GAH!!  I have got to get this figured out now... strange I know.... but somedays I wonder if I actually know how.  I mean... I know how to lose weight.. cause I did it before RIGHT?  Except I'm not that girl anymore... I'm someone else.  Maybe I'm more like who I want to become but less like the complete package I desperately want to be.  I've never felt so intelligent and necessary to humanity before as I do when I'm LEARNING in school... but I also feel so incredibly LARGE and out of shape and hypocritical on a daily basis.  Food glorious food!  I think I'm going to dig out my "The Eat Clean Diet" and freshen up on why I loved that way of living!
Hope you are all well! :)

5 comments:

Dani said...

See this is what amazes me about you. You have lost the weight before, and I know you can do it again! You were able to balance it last summer with all your responsibilities, and adding such a large thing as school will take some re-adjusting to. And Im sure everyone agrees that you do know how to loose the weight.
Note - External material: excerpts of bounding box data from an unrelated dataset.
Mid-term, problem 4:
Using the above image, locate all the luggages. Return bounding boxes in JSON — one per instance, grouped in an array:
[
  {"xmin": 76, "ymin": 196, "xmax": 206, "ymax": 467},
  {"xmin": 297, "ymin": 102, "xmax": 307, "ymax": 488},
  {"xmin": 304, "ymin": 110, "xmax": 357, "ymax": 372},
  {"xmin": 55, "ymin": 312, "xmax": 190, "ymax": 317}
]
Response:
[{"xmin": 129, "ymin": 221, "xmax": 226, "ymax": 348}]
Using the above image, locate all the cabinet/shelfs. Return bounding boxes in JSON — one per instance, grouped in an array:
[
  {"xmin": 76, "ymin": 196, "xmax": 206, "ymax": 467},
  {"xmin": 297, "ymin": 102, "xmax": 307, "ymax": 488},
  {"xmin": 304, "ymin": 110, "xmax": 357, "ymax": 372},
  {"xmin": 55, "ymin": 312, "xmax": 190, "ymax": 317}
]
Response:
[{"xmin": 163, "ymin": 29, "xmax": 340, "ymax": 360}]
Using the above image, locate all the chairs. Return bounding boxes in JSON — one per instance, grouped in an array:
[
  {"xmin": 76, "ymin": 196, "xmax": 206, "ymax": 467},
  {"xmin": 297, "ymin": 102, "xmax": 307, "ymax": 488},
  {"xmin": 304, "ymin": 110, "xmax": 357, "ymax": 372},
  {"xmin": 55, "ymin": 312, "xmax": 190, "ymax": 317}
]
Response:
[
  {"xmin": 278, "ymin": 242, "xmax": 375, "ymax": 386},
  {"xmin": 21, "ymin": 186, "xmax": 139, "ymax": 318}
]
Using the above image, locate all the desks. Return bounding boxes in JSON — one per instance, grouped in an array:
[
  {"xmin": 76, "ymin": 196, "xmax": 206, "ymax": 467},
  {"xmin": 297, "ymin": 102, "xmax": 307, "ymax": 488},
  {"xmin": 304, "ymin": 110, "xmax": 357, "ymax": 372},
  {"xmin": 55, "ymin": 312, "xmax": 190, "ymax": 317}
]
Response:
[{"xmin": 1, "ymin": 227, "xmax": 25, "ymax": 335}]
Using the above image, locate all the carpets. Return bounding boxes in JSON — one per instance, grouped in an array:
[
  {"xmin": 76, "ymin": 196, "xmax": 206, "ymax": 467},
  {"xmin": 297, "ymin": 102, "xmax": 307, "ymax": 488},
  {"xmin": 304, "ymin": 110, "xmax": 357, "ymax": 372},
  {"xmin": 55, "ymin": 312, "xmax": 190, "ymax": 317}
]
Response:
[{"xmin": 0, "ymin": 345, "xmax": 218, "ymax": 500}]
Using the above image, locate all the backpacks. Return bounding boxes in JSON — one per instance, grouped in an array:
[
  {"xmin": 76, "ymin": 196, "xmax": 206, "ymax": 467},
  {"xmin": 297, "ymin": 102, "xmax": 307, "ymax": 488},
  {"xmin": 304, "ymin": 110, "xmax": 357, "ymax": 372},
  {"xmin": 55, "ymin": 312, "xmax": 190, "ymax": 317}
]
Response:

I love the eat clean book you recommended to me, and I hope you can find your way by re-reading it! I hate to see you struggle but I know you will pull through because of everything you taught me last summer!

Elise said...

I too, hate to see you struggle. I love you! HOWEVER, I have come to believe that finding the true 'package' that makes 'us' will take a lifetime. There will be times we are the perfect weight, but not the perfect 'other stuff'. Or visa versa in so many different varieties. You are on the right path. You are doing your best, and that is enough. Work every day to be a better you, an all around you, and someday you'll find the 'package' you desire is forming. You can do it. We all can do it. We just have to agree it takes longer than we want...but it's worth working for it!!!

fluuufin said...

Oh man. I am SO struggling with finding a balance. I am SO either ON or totally OFF. God help us all!!

Amy said...

I'm sure you are much more aware of any weight you've gained than those you're meeting. My honest opinion? I think it can be good to gain weight once after losing it and go through it again. When I lost 110 lbs I thought I was the shit. I wasn't like 'those' people who weren't losing weight. I DID it! And, I remember telling my husband I'd never be fat again. Ug. Here I am again! Yep, with a whole new appreciation and a giant slice of humble pie. You can do it again and learn so much more about yourself and how you're going to manage it for the rest of your life. It sucks to have to think that way, but that's been my lesson in all of this. For the rest of my life I'm going to have to be careful. Hate it!

Moi said...

It is hard to find balance. I think that is biggest part. Losing weight in theory is easy but finding time to fit it in gets much harder.

Good luck. Just remember, you don't have to be perfect. We love you even if you are not super skinny. I will kick your butt if you put back on 200 pounds but if you are at the top of your healthy bmi at least its still in the healthy range.